Abstract Objective Methylenetetrahydrofolate reductase (MTHFR) is an important enzyme that regulates the metabolism of methionine and folate. MTHFR C677T polymorphism was reported to be associated with breast and ovarian cancer. The aim of this study was to evaluate the association between the MTHFR C677T (rs1801133) polymorphism and homocysteine, vitamin B12, and folate levels, and DNA fragmentation in patients with ovarian cancer and healthy controls. Materials and methods This case-control study was conducted in Istanbul University Cerrahpasa Medical Faculty. We studied 50 ovarian cancer patients and 54 healthy controls.

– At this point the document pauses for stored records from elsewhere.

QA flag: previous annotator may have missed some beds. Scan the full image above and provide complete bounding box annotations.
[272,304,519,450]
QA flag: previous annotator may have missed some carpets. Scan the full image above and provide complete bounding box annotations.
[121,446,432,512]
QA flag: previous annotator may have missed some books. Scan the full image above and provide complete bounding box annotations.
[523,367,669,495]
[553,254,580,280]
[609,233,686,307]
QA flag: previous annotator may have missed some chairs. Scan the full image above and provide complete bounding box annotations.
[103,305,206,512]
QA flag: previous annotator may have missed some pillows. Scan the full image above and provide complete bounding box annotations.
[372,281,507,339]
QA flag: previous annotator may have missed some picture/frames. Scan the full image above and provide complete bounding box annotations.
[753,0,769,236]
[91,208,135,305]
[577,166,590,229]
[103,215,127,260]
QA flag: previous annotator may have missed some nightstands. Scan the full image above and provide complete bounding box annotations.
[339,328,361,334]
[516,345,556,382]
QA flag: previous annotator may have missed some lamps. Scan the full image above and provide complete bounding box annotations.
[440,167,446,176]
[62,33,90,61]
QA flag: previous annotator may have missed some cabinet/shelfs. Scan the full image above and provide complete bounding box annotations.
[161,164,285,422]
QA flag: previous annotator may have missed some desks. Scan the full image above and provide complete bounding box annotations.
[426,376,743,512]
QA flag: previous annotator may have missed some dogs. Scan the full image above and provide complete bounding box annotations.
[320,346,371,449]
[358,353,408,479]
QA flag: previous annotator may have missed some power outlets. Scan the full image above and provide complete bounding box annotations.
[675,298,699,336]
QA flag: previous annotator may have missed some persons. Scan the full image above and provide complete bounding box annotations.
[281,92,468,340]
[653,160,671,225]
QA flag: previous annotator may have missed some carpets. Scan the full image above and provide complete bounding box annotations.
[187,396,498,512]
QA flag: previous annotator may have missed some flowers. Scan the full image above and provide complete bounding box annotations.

The MTHFR C677T polymorphism was determined by PCR followed by restriction fragment length polymorphism (RFLP) and agarose gel electrophoresis. DNA fragmentation was assessed by the comet assay. Homocysteine levels were measured by ELISA, whereas vitamin B12 and folate levels were measured by chemiluminescence methods. Results We found no correlation between the MTHFR C677T polymorphism and ovarian cancer. No significant difference was found in homocysteine, folate, and vitamin B12 levels between patient and control groups. Increased DNA fragmentation was detected in patients with ovarian cancer. Conclusion Our findings suggest that MTHFR C677T polymorphism, as well as homocysteine, folic acid, and vitamin B12 levels, are not associated with an increased risk for ovarian cancer.